We needed to identify the locations of the corners of the gate.
They gave us around 9000 images for training, with the corner locations as labels. Their labels also had some errors, which was not intentional since they apparently corrected the errors later.
Our first attempt was using deep learning and convolutional neural networks. This was my first time ever using convolutional neural networks or deep networks (I have rarely ever gone above ~20 layers before this).
I first tried to create my own model, which didn’t work too well to say the least. I copied a simple set of layers from a random tutorial and changed a few things.
Note that this was the heavily modified version, after the original didn’t work and we tried unsuccessfully to change various parts. So there’s some weird things like a leaky relu with a leak of 0.3 (which is very high). The output is the coordinates of the 4 points. I made many modifications to this model (adding and removing layers, changing batch size, etc). Regardless of what I did, even though it would slowly train, the network started at a VERY high loss. This picture is kind of funny, it shows where the neural network was predicting locations after training for a short time.
If you are wondering what is going on here, the neural network was predicting coordinates that were nowhere near correct, and were in fact entirely outside of the image. This led to one of my biggest lessons from this competition so far: Always transfer learn when possible.
Transfer learning is when you take a neural network that is pretrained on another dataset, and start training it on your dataset from its current weights, as opposed to training it entirely from the beginning (random weights) on your dataset.

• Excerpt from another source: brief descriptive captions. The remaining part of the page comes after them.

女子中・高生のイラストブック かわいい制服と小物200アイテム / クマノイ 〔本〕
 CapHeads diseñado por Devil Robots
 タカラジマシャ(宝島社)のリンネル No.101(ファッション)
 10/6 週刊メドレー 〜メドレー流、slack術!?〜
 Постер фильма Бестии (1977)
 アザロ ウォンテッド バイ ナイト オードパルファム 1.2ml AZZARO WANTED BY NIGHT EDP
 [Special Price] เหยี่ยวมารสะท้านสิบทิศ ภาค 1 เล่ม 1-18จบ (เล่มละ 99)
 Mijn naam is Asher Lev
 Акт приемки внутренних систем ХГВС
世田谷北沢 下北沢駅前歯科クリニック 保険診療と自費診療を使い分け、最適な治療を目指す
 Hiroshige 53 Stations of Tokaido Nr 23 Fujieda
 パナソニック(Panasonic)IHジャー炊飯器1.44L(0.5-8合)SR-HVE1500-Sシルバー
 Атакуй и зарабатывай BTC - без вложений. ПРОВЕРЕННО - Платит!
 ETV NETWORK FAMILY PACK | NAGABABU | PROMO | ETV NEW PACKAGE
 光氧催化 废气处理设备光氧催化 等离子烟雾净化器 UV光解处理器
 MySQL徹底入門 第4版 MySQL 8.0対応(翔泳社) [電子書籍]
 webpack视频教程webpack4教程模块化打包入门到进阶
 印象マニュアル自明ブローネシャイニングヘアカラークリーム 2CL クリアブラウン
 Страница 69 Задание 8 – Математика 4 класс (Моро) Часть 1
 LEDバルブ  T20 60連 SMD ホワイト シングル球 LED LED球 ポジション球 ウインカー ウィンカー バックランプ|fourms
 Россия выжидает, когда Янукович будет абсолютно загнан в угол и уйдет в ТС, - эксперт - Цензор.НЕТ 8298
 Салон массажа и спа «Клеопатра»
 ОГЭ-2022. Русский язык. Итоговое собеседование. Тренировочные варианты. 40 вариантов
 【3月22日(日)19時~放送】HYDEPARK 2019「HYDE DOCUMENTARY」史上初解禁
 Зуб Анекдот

Although my network was terribly designed (I just guessed at it with little prior knowledge/experience on what works), I think the real reason why it had huge loss and results outside of the image’s region was due to it being trained from random weights, without transfer learning. Without transfer learning, the network is starting from a completely random location that is likely to be very far away from the minimum. With transfer learning, the network will already be 90% trained, and close to the minimum.
Here are two advantages of transfer learning that I know of right now:
These two advantages were essential for our situation. For advantage 1, we had one GPU, and training the network from random weights could have taken weeks.
For advantage 2, we only had 9000 images and a single object. Its a decent amount of images but it is not millions of images. Without transfer learning, there was the potential for overfitting. With transfer learning, we could take a model that was trained on a massive dataset, which will be close to the right weights, and then train the rest of the way to the minimum loss with the 9000 images.
So I had to look for a trained model to use, and abandon the original model. I am still glad I tried to make my own, because I learned about convolution layers, dropout, etc. I also realized that the systems used for object detection were much more complex than I thought. Neural networks are not as good at detecting position within an image without modification, so various strategies have to be used to give the neural networks parts of an image at a time (YOLO, R-CNN, Fast R-CNN, Faster R-CNN, etc.).
After struggling for many hours to get tensorflow-gpu working, we tried using a Docker image instead, and it worked instantly. In the process, we learned how to use Docker, which is great since it seems extremely useful and I personally hate dealing with installation issues, which Docker gets right past.
We ended up trying a RetinaNet model from this repository. We easily set up our dataset up to work with it by following the instructions, and after a small amount of training, we got this:
The network outputs two corners of a box, and so we drew a line between the predicted corners to visualize it. The other two corners are not accurate because this method has the same problem as before: we need all 4 corners, not a rectangle with vertical and horizontal sides. We trained it for much longer (probably around 10–20 hours) …and then deleted it by accident since we were still learning to use docker. Oh well. We decided to think up solutions for the 4 corners problem before trying to train again.
We considered rotating the image and checking the corners again, adding the other two corners as a second object, and other things but ended not trying any of these things because we moved to using purely OpenCV. The reasons for abandoning neural networks were
So we went with OpenCV
Update: Since the qualifications are done, I will probably eventually make a post about our OpenCV method, or add it to this one. We did not complete test 3 due to lack of time. Spring Break ended for me, and everyone else on the team was busy due to school, jobs, and travel.